The reported conversion rate from bladder drainage to enteric drainage ranges from 10% to 40% [4–6]. At our center, 45.6% of recipients received EC approximately 20 months after PT and 15.9% (n=13) experienced graft rejection before EC within 253.73±33.94 (13–1125, median 101) days. After EC, there were no surgical complications such as leakage, bleeding, and re-exploration, but postoperative ileus developed in 9 recipients, recovering with conservative treatment. Many studies have reported that EC following PT does not lead to severe complications [3,5,6,11]. Our data also show that graft rejection treated adequately before EC did not increase the risk of graft failure in univariate and multivariate analyses (Table 5). A history of immediate postoperative thromboembolectomy, delayed graft function, renal failure, and pancreas graft rejection after EC were risk factors for pancreas graft failure after EC (Table 5).

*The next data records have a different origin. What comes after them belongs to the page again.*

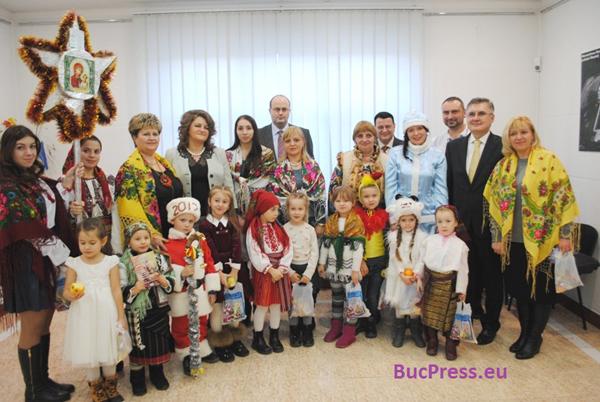 cernauti-consulat_craciun_-_bucpress_eu-foto-grup-copii-600px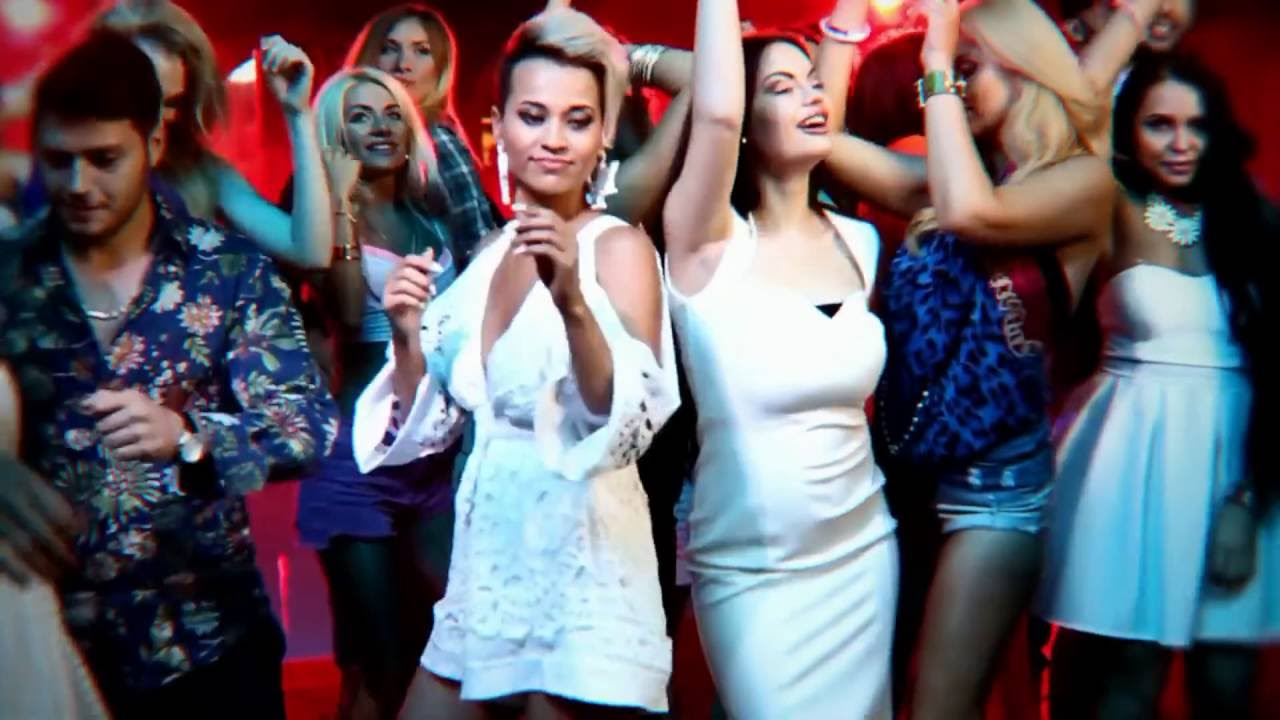 Видео девушка в коротком платье заигрывает фото 31-447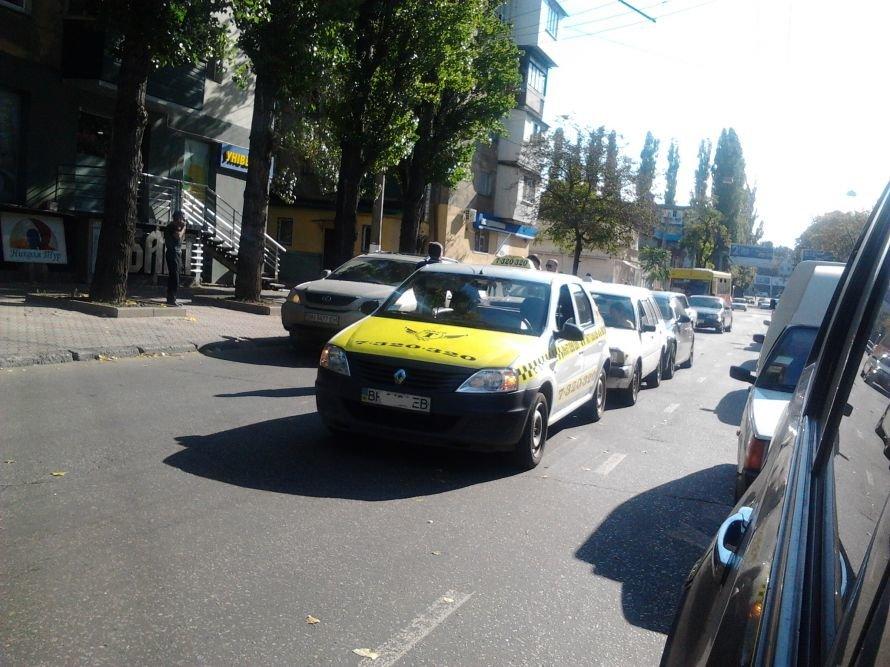 Среднефонтанская глохнет в пробке из-за трех водителей, собравших «паровоз» (Фото), фото-1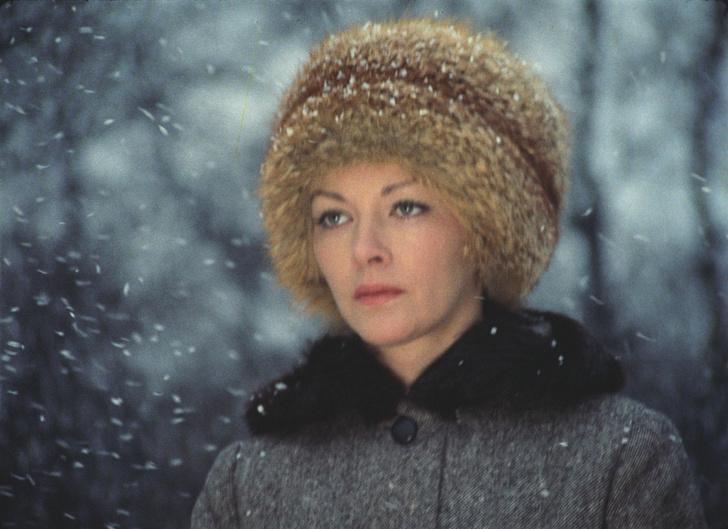 Фото №7 - Искусственный снег, 40-летняя бабушка и самая вкусная овсянка: факты о любимых советских фильмах, которые вы не знали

Some centers perform bladder drainage as a primary procedure, particularly following solitary PT, with EC performed after several months [4,6,11]. This two-step approach is considered to improve graft outcomes because graft rejection is monitored using urine amylase in the early stages and enteric drainage-related problems can be avoided [6,11]. Long-term graft survival using this two-step approach is comparable to that in primary enteric drainage recipients. However, the approach can lead to unnecessary surgery and increases the cost and surgical complications in some recipients [11]. At our institution, the annual number of PTs (≥30 cases since 2012) has been steadily increasing, and approximately half are cases of PTA, with bladder drainage used to monitor the urine amylase level. Therefore, we tried to improve graft survival by monitoring urine amylase in early periods and perform the enteric conversion after about 9–12 months after PT if the recipient experienced the complications recurrently. This procedure has been maintained continuously at our center. In this study, our results show the benefit of enteric conversion after bladder drainage.

Our study has some limitations. It was a retrospective and single-center study with relatively few cases. However, our institute prefers bladder drainage after solitary PTs such as PTA, PAK, and SPLK. Therefore, we aimed to analyze which patients are best suited for EC.

Conclusions

Our data show that EC approximately 9 months after PT with bladder drainage is a safe and effective method for improving short- and long-term graft survival, especially in PTA. However, the use of EC is accompanied by loss of the monitoring marker for graft rejection. Therefore, before deciding on EC, caution should be exercised for recipients with a history of immediate postoperative thromboembolectomy, delayed graft function, and renal failure. After EC, close monitoring for graft function is necessary for recipients with suspected graft rejection.